▶ [Data section]
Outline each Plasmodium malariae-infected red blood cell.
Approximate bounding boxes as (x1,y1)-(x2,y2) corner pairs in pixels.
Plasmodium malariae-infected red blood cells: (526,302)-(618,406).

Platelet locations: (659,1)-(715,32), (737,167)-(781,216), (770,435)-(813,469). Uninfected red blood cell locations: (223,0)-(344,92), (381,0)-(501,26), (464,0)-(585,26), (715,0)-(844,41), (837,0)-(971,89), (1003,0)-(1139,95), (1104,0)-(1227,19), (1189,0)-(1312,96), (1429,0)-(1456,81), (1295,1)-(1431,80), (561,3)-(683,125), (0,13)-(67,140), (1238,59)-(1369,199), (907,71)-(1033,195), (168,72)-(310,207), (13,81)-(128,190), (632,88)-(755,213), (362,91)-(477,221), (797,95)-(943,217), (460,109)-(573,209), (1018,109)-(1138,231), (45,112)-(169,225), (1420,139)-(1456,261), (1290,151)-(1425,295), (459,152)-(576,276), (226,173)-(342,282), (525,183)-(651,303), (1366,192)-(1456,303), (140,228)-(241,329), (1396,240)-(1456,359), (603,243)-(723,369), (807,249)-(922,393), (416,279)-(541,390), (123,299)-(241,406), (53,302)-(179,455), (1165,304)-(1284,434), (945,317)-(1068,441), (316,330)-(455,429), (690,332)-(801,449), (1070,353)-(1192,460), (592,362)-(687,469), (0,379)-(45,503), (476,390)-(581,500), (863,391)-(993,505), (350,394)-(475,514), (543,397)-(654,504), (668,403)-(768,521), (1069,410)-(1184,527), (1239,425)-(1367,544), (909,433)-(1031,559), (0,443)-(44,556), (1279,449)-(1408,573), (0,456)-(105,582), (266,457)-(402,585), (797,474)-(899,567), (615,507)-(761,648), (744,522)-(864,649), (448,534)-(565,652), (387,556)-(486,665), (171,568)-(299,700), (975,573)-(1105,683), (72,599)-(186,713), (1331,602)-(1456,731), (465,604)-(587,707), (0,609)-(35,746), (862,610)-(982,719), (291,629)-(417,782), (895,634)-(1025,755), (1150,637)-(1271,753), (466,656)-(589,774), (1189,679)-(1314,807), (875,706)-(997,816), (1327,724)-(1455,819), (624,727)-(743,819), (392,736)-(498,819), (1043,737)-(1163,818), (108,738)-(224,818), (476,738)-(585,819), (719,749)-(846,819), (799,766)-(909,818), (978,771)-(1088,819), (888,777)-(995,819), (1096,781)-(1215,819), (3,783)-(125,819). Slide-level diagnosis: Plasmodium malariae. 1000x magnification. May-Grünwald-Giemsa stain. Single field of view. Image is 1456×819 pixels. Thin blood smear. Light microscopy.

▶ [Brief] From the data above, output every line exactly.

▶ [Exercise response]
Outline each Plasmodium malariae-infected red blood cell.
Approximate bounding boxes as (x1,y1)-(x2,y2) corner pairs in pixels.
Plasmodium malariae-infected red blood cells: (526,302)-(618,406).

Platelet locations: (659,1)-(715,32), (737,167)-(781,216), (770,435)-(813,469). Uninfected red blood cell locations: (223,0)-(344,92), (381,0)-(501,26), (464,0)-(585,26), (715,0)-(844,41), (837,0)-(971,89), (1003,0)-(1139,95), (1104,0)-(1227,19), (1189,0)-(1312,96), (1429,0)-(1456,81), (1295,1)-(1431,80), (561,3)-(683,125), (0,13)-(67,140), (1238,59)-(1369,199), (907,71)-(1033,195), (168,72)-(310,207), (13,81)-(128,190), (632,88)-(755,213), (362,91)-(477,221), (797,95)-(943,217), (460,109)-(573,209), (1018,109)-(1138,231), (45,112)-(169,225), (1420,139)-(1456,261), (1290,151)-(1425,295), (459,152)-(576,276), (226,173)-(342,282), (525,183)-(651,303), (1366,192)-(1456,303), (140,228)-(241,329), (1396,240)-(1456,359), (603,243)-(723,369), (807,249)-(922,393), (416,279)-(541,390), (123,299)-(241,406), (53,302)-(179,455), (1165,304)-(1284,434), (945,317)-(1068,441), (316,330)-(455,429), (690,332)-(801,449), (1070,353)-(1192,460), (592,362)-(687,469), (0,379)-(45,503), (476,390)-(581,500), (863,391)-(993,505), (350,394)-(475,514), (543,397)-(654,504), (668,403)-(768,521), (1069,410)-(1184,527), (1239,425)-(1367,544), (909,433)-(1031,559), (0,443)-(44,556), (1279,449)-(1408,573), (0,456)-(105,582), (266,457)-(402,585), (797,474)-(899,567), (615,507)-(761,648), (744,522)-(864,649), (448,534)-(565,652), (387,556)-(486,665), (171,568)-(299,700), (975,573)-(1105,683), (72,599)-(186,713), (1331,602)-(1456,731), (465,604)-(587,707), (0,609)-(35,746), (862,610)-(982,719), (291,629)-(417,782), (895,634)-(1025,755), (1150,637)-(1271,753), (466,656)-(589,774), (1189,679)-(1314,807), (875,706)-(997,816), (1327,724)-(1455,819), (624,727)-(743,819), (392,736)-(498,819), (1043,737)-(1163,818), (108,738)-(224,818), (476,738)-(585,819), (719,749)-(846,819), (799,766)-(909,818), (978,771)-(1088,819), (888,777)-(995,819), (1096,781)-(1215,819), (3,783)-(125,819). Slide-level diagnosis: Plasmodium malariae. 1000x magnification. May-Grünwald-Giemsa stain. Single field of view. Image is 1456×819 pixels. Thin blood smear. Light microscopy.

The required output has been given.